En 2015, la présidente de France Télévisions Delphine Ernotte présentait le projet initial comme « une chaîne de la compréhension » misant sur « une exigence de haute qualité de l’information ». En 2017, selon Le Monde, « le patron de l’info estime que la chaîne doit miser davantage sur les événements et le “breaking news”, alors que sa ligne d’origine était davantage le recul et la pédagogie. » Une chaîne de plus à débiter des « alertes infos » creuses et pas toujours vérifiées mais qui ont l’énorme avantage de permettre de débiter des kilomètres de commentaires ?

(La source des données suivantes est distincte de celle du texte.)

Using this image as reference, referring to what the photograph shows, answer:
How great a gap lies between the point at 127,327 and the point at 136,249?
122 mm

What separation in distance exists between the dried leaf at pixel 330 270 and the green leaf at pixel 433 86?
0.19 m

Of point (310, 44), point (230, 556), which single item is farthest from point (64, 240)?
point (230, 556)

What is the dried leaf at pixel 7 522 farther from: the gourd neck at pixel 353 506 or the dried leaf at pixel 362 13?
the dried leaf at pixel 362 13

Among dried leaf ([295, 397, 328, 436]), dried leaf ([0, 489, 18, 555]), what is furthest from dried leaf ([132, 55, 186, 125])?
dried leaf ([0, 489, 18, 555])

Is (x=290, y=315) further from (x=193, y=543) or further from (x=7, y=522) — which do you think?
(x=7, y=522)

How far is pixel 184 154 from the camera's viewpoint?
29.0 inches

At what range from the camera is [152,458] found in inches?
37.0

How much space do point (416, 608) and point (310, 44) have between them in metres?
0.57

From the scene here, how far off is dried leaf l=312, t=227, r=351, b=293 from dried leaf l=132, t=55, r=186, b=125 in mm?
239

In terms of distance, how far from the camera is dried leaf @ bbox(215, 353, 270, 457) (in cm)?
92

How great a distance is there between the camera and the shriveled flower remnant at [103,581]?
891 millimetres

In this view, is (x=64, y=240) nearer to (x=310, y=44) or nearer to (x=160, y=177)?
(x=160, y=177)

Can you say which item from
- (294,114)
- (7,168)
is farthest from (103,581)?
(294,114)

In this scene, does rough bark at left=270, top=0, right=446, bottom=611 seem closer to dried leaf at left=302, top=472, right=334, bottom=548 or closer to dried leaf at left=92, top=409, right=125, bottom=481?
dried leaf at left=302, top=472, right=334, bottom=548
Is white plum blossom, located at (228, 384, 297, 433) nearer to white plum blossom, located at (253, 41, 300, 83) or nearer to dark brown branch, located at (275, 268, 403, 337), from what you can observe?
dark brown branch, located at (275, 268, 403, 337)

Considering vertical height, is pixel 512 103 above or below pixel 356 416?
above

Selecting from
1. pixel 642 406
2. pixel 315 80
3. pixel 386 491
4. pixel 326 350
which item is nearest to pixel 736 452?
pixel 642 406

- Le projet Le Média est lancé - Le mouvement La France Insoumise en parlait depuis des mois : un « nouveau média citoyen » sera bientôt lancé et ne sera pas « son média ». Aujourd’hui, Le média – c’est son nom – est maintenant sur les rails. Tel que présenté par ses initiateurs dans une tribune publiée dans Le Monde, le projet est de créer « un nouveau média fondamentalement alternatif par sa gouvernance, son modèle économique et son fonctionnement. » Acrimed était invitée à la soirée de lancement de ce nouveau média. Nous y avons bien sûr précisé que notre association est « indépendante de tous les médias », y compris donc du Média et que nous « jugerons sur pièces ». Le Média émettra sa première émission le 15 janvier 2018 sur son site Internet : lemediatv.fr
- Vers une purge éditoriale au Figaro ? - À la rédaction du Figaro, l’heure est au « macronisme » triomphant. C’est du moins la conclusion de Mediapart, qui a commenté début octobre l’éviction du chroniqueur Yves de Kerdrel. Ce dernier, qui est par ailleurs le directeur de la rédaction de l’hebdomadaire d’extrême droite Valeurs actuelles, a été mis à la porte suite à la publication d’une chronique critique vis-à-vis du président Emmanuel Macron. D’après Mediapart, il ne serait pas le seul « à agacer la direction de la rédaction. Un autre chroniqueur, Ivan Rioufol, proche de la droite radicale et islamophobe déclaré, vit lui aussi des jours incertains. Il est périodiquement convoqué par la direction de la rédaction, qui lui suggère d’atténuer ses critiques contre Emmanuel Macron, ce qu’il refuse systématiquement de faire. Beaucoup supputent au Figaro qu’il serait également menacé s’il refusait de rentrer dans le rang. » Depuis 2004 et son rachat par le milliardaire et sénateur (Les Républicains) Serge Dassault, Le Figaro n’a cessé de servir les intérêts de son propriétaire [2]. Pour Mediapart, ce changement soudain de stratégie éditoriale serait dû à une autre règle tacite : ne « rien faire qui puisse contrevenir aux intérêts du groupe Dassault dans la vie des affaires. Or le groupe dépend très largement de la commande publique. Dans le cas des avions Rafale, le rôle du chef de l’État, aujourd’hui comme hier, est décisif : s’il accepte de se comporter à l’étranger en VRP de l’avion de combat du groupe, on peut en espérer de juteuses retombées ; dans le cas contraire, le groupe est en péril. » Une affaire à suivre...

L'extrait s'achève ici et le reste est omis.